Rémi Bourgeot : L’aide financière aux pays en développement pour la transition énergétique souffre d’une confusion plus prononcée encore que celle qui affecte la stratégie des pays développés. S’impose une vision très administrative de la transition, avec peu d’attention pour les objectifs réels et les technologies sous-jacentes. Ces financements sont, concrètement, souvent pris sur les budgets normalement alloués pour l’aide au développement. Cela pose problème aux pays en question car peu d’effort est fait pour construire une politique d’aide en faveur à la fois du développement et de la transition.
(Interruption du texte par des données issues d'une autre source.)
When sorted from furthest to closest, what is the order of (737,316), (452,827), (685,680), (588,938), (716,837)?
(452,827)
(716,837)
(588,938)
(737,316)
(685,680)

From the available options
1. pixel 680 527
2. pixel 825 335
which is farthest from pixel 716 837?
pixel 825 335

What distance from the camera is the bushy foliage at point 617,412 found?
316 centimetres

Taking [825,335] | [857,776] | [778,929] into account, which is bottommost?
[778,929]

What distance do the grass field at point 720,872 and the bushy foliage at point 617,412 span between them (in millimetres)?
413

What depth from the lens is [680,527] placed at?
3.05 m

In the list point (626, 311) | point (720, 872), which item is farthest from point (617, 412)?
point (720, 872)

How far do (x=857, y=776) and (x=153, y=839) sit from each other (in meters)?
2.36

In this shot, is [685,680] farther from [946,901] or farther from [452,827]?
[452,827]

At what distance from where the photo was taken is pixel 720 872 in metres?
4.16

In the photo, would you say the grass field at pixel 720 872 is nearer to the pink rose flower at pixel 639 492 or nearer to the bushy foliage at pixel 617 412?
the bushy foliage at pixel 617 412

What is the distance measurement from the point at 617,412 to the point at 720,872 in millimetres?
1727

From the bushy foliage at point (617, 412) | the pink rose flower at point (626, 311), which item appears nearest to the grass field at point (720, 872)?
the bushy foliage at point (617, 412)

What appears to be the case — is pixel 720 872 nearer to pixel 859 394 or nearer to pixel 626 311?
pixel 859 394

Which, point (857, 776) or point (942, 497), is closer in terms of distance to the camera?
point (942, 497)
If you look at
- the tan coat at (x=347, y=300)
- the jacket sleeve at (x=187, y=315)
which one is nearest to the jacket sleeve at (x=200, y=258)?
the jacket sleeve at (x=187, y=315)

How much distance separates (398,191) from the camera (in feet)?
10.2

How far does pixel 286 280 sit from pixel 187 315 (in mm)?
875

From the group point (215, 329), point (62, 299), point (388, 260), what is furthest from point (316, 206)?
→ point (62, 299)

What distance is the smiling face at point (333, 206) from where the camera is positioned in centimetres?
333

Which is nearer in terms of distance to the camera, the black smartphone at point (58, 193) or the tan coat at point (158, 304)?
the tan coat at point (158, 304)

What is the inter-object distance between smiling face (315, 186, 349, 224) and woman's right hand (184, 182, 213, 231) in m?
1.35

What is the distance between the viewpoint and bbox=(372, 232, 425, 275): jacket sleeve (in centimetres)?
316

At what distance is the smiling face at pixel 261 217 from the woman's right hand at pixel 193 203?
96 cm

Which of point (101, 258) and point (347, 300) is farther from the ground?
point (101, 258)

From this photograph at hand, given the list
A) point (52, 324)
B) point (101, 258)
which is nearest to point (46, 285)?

Dans cette confusion, on se retrouve avec des paquets d’aide à la transition qui sont pris sur les budgets d’aide au développement et qui finissent de nouveau orientés vers des objectifs pour le moins éloignés de la transition, comme par exemple le financement d’aéroports.

On a par ailleurs annoncé à la COP émiratie la constitution d’un fonds de dédommagements aux pays les plus affectés par le dérèglement climatique avec un montant de départ d’un peu plus de 400 millions de dollars. Les Etats-Unis ont ensuite annoncé un ajout de 3 milliards aux 20 milliards du Green Climate Fund, qui soutient l’action climatique dans les pays développés. La question, laissée généralement en suspens, reste celle de la mise en place d’un modèle de développement qui permette la sortie de la pauvreté dans le respect de l’environnement. Les avancées sont faibles en la matière. La norme des pays en développement reste la centrale à charbon, dont l’utilisation continue à exploser. C’est ainsi qu’on ne se rapproche même pas, à l’échelle mondiale, des objectifs de l’accord de Paris. Selon l’ONU, les tendances actuelles nous mènent plutôt vers un réchauffement de 2,5 à 3 degrés d’ici la fin du siècle par rapport à l’ère préindustrielle, contre les 1,5 degrés de l’Accord de Paris.

En se concentrant uniquement sur la transition énergétique, les pays riches n’imposent-ils pas au monde un hypothétique modèle de croissance verte qui n’a jamais fonctionné dans leur propre pays ?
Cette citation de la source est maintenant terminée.